Излишне говорить, как я загорелась желанием увидеть своими глазами эту мастерскую! После смерти Любича в ней поселилась его жена Сюзанн, тоже художница, мать Дины. Нам, художникам, недолго искать повод: я позвонила ей с просьбой порисовать у нее с балкона чудесный парижский вид. Она согласилась, но посетовала, что у нее неотложные дела и она закроет меня на ключ в квартире на несколько часов.
И вот я осталась там одна. Был февраль 1995 года. Я ходила потрясенная, дотрагиваясь рукой до дверей, гардин, окон и представляла себе, что это скромное место стало частью истории кино, его реликвией. Я вышла на балкон, на котором «умер» Брандо. Даже сжалась в комочек и легла на холодный пол, чтобы вот так глупо повторить для себя сцену, некогда выбившую из меня слезы. Сквозь балконную ограду я видела бесконечные ряды крыш, которые обвел трагическим последним взглядом Брандо. Я ловила себя на том, что отношусь к фильму так, словно он был не экранным вымыслом, а правдивой историей и одновременно – бессмертным мифом. В линялых тяжелых занавесках, массивных креслах, старых стенах замерли голоса Марлона Брандо, Марии Шнайдер и Бернардо Бертолуччи.

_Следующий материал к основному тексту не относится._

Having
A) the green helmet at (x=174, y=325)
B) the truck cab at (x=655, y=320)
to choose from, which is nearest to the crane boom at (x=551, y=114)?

Может быть, всему виной излишняя чувствительность и влюбленность в кинематограф?
Наверное. Но когда я спустилась вниз на «том самом» лифте, на первом этаже ко мне подошел 50-летний мужчина в длинном пальто и с всклокоченными светлыми волосами и спросил:
– Мадмуазель, вы не знаете, в этом доме сдают квартиры?